On Thu, Nov 12, 2009 at 11:34 PM, Michael Droettboom <[email protected]> wrote:
> The new macros contain non-constant initializers for a type declared
> constant.
>
> const union IEEEl2bitsrep u = {x};
>
> AFAIK, ANSI dictates that the initializer must be a literal or another
> constant variable. We could declare 'x' as constant in the function
> signature, but it actually does get changed in the body of the function.
yep, the const should not have been set in the first place here.
> Hopefully a good compiler optimizer will alias this away.
> Alternatively, we could do what C++ would call a "reinterpret cast",
> which would avoid the need for the "do { ... } while (0);" trick:
>
> ((IEEEl2bitsrep *)(&(x)))->a
Nope, this is not guaranteed to work, and is exactly what I am trying
to avoid with union :)
>
> Also, it seems LDBL_NBIT wasn't defined for the
> HAVE_LDOUBLE_IEEE_QUAD_BE case:
>
> "numpy/core/src/npymath/ieee754.c.src", line 176: undefined symbol:
> LDBL_NBIT
>
> I defined it as 0. Is that correct?
Yes.
>
> So that got it to compile. Unfortunately, then I run into assertion
> errors in the unit test:
>
> > /home/mdroe/numpy/numpy/core/tests/test_umath.py(834)test_nextafter()
> -> assert np.nextafter(one, two) - one == eps
> (Pdb) p t
> <type 'numpy.float128'>
> (Pdb) p eps
> 1.9259299443872358531e-34
> (Pdb) p np.nextafter(one, two)
> 1.0
> (Pdb) p np.nextafter(one, two) - one
> 0.0
> (Pdb) p (np.nextafter(one, two) - one) == 0.0
> True
>
> It looks as if the nextafterl implementation isn't ever packing fields
> back into the long double at all.
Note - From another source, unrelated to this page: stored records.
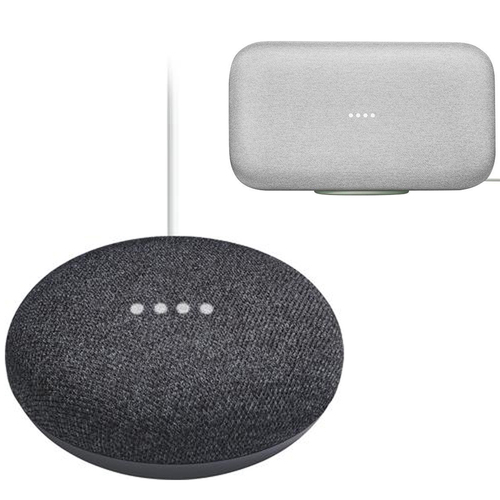 Google Home Mini Charcoal with Google Home Max Chalk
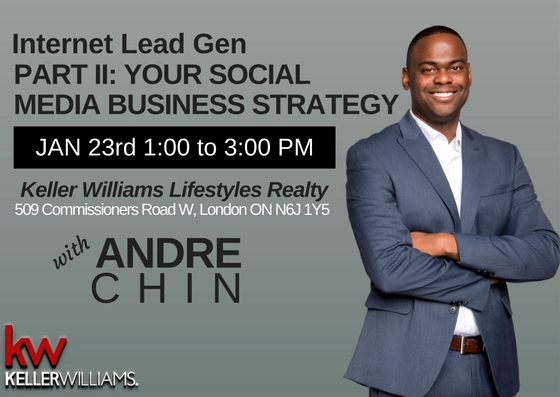 Social Media Business Strategy Andre Chin Keller Williams Lifestyles Realty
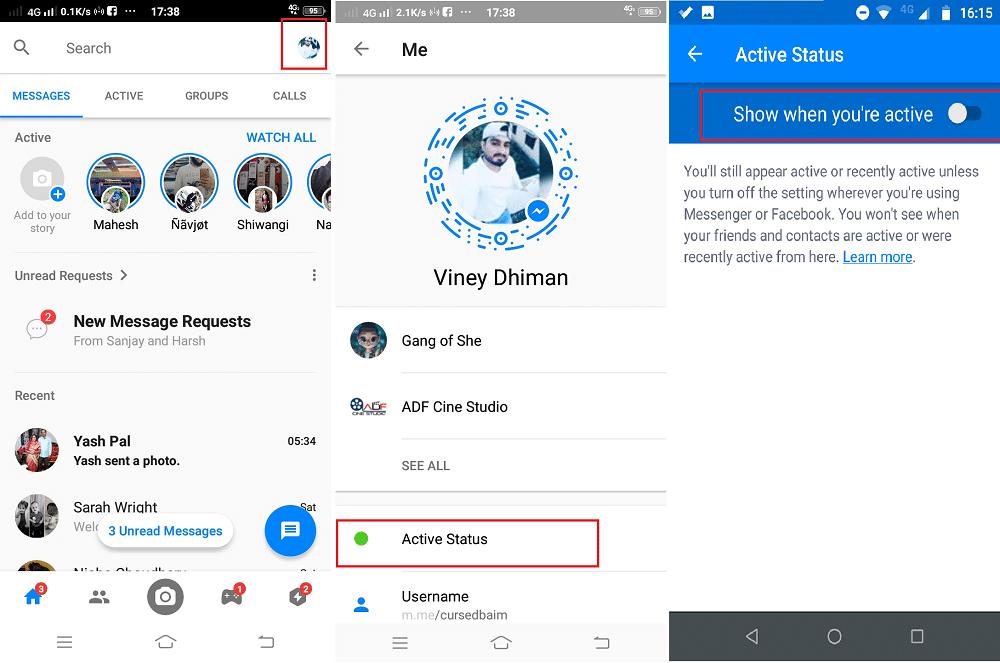 how to go offline in facebook messenger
I can confirm this error even when
> using the numpy nextafterl on x86 Linux with gcc (by undef'ing
> HAVE_NEXTAFTERL on that platform).
>
> Take for example the following block:
>
> if (x == 0.0) {
> xmanh = 0; /* return +-minsubnormal */
> xmanl = 1;
> xsign = ysign;
> t = x * x;
> if (t == x) {
> return t;
> } else {
> return x; /* raise underflow flag */
> }
> }
>
> 'xmanh', 'xmanl' and 'xsign' are completely disconnected variables from
> the original long double 'x'.
Yes, you're right, the current code does not make any sense. I don't
know what I was thinking (probably not much).
> Personally,
> I think the getter/setter approach is cleaner, even if more verbose,
> because it's not otherwise terribly obvious when the value needs to be
> re-packed.
Yes, GETTER/SETTER is also more similar to the other cases
(single/double precision).
> I'm happy to make these changes, since I've got access to the "finicky"
> platform, but want to confirm how you would prefer it done first.
Cool. The changes should be done for all platforms, and pointer cast
should be done through union, not (*(new type*)(&x)).